Biocompatibility is an important issue for all in vivo  biosensors, with clotting being particularly devastating for intravascular biosensors.32Some IvSCGM sensors degraded over time. Under microscopic examination after removal, we found clotting on sensors surfaces that correlated with the degradation problem. Pigs hypercoagulate,33so we would expect clotting to be less severe in humans. Nevertheless, the issue of clotting needs to be addressed. Invivosense ASA is currently working with alternative surface materials to resolve the problem (Reinold Ellingsen, Ph.D., CEO, Invivosense ASA, Trondheim, Norway, oral communication, August 2010). In addition, interference with different endogenous and exogenous substances is a well-known problem in all biosensors. The IvSCGM was prone to interfere with pH, leading to drifting. Experiments are ongoing with different types of hydrogels to solve this important issue (Reinold Ellingsen, Ph.D., CEO, Invivosense ASA, Trondheim, Norway, oral communication, August 2010).

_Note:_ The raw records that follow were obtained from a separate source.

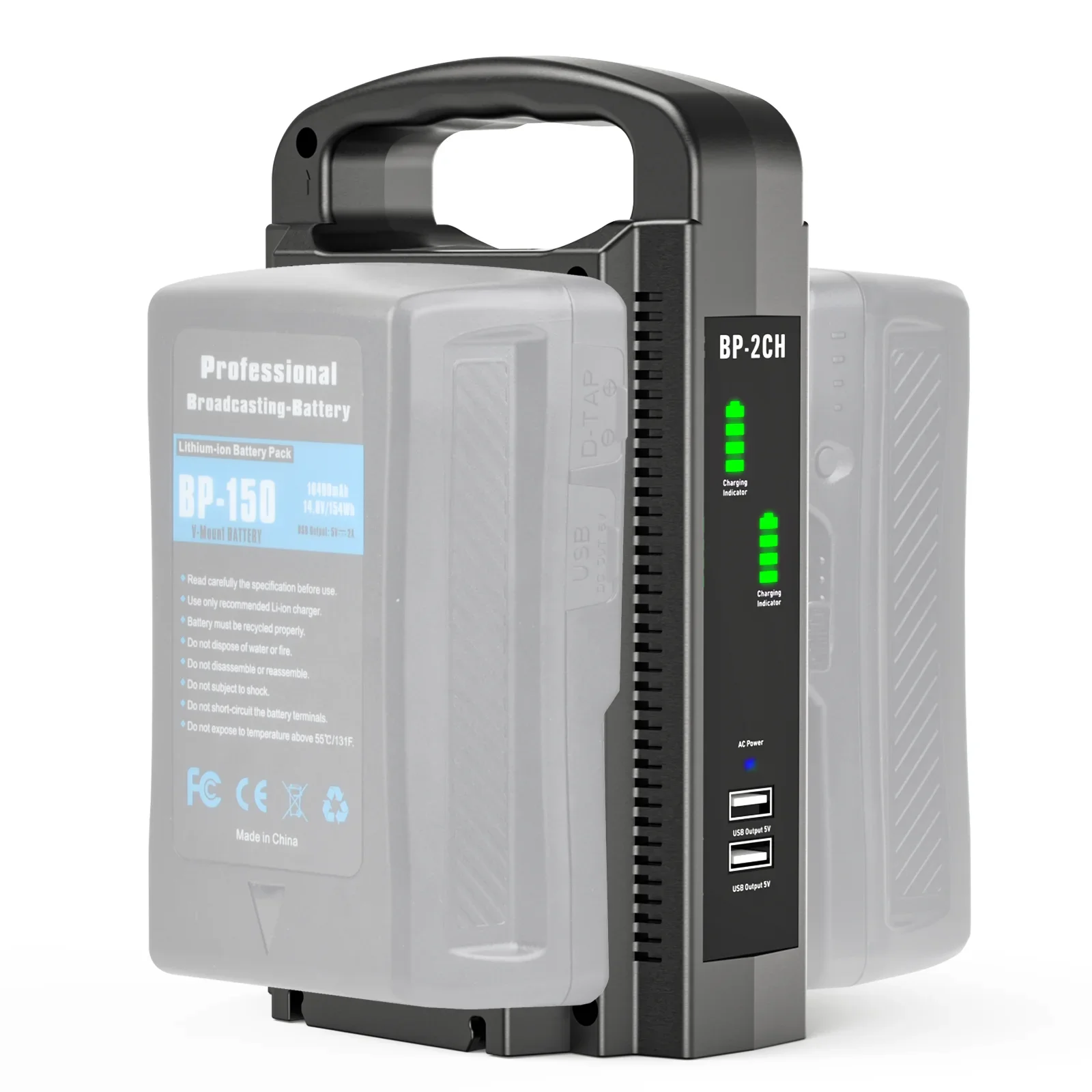 SWZY BP-2CH Vマウントバッテリー充電器。2チャン - V Mount Battery のレビューと価格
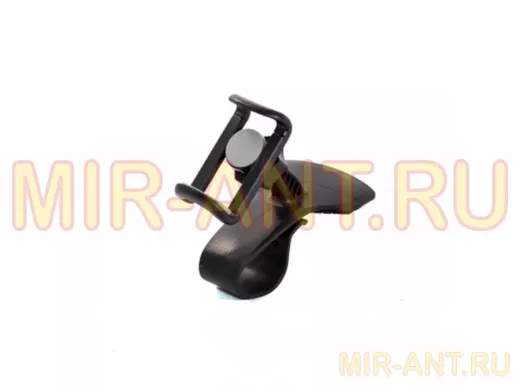 Автодержатель  Q024, на панель, скоба, черный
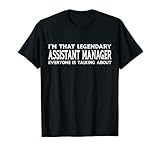 Assistant Manager Job Title Employee Funny Assistant Manager T-Shirt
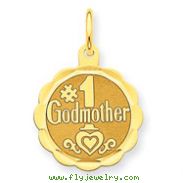 14K Gold #1 Godmother Charm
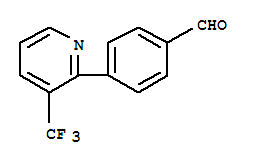 4-(3-(Trifluoromethyl)pyridin-2-yl)benzaldehyde Structure,847446-85-9Structure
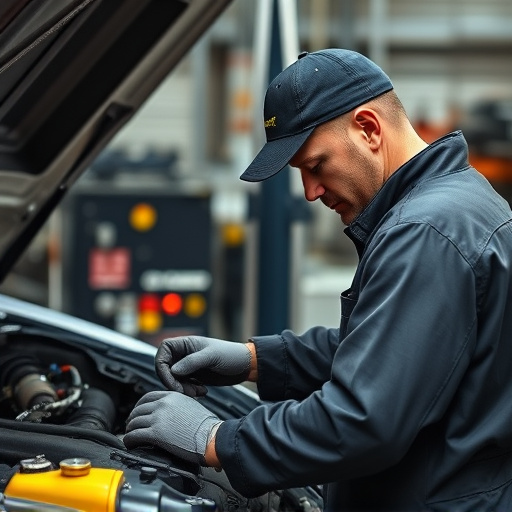 auto technician working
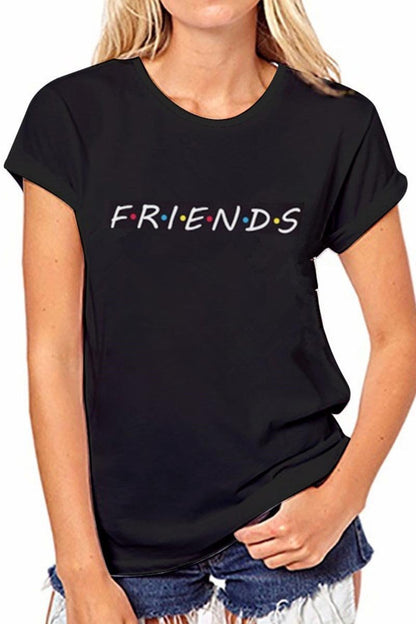 CityHottie colorful letters print T-shirt
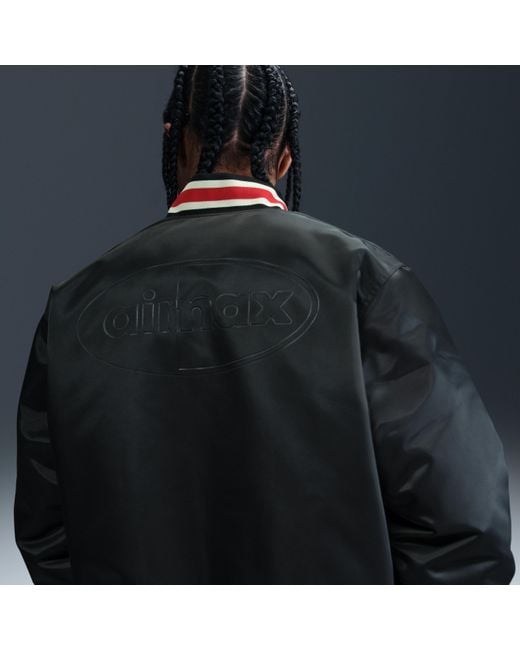 Nike Black Liverpool F.C. Authentics Special Edition Football Satin Dugout Jacket for men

One strength of the present study was the use of an animal model, which allowed us to challenge the sensor using a broad range of blood glucose values. We were also able to compare sensor performance within tighter blood sampling intervals during periods of extreme variation. It was important to obtain multiple measurements in the hypoglycemic range, as hypoglycemia is the most dreaded complication of tight glycemic control. We are not aware of any other published studies on CGM performance using an animal model where the glycemic environment was so tightly controlled.

There is some divergence between authors in the statistical reporting of results from studies comparing CGM systems. This divergence is a problem when evaluating and comparing these studies. Surprisingly, the use of correlation coefficients and linear regression remains quite extensive. Analysis using Bland–Altman plots is a much better approach, and the use of 95% limits of agreement is a useful statistic.29The Clarke error grid, primary developed for comparing point-of-care blood sugar analyzers, is used extensively in studies comparing CGM systems.34We found the grid to be an inexact tool and one that is exceptionally bad when comparing measurements in the hypoglycemic range.35 

In conclusion, the current study presents a novel intravascular CGM. The performance of the sensor is in agreement with blood gas measurements over a wide range of glucose values including the clinically important hypoglycemic range. Response times seem sufficient for clinical use.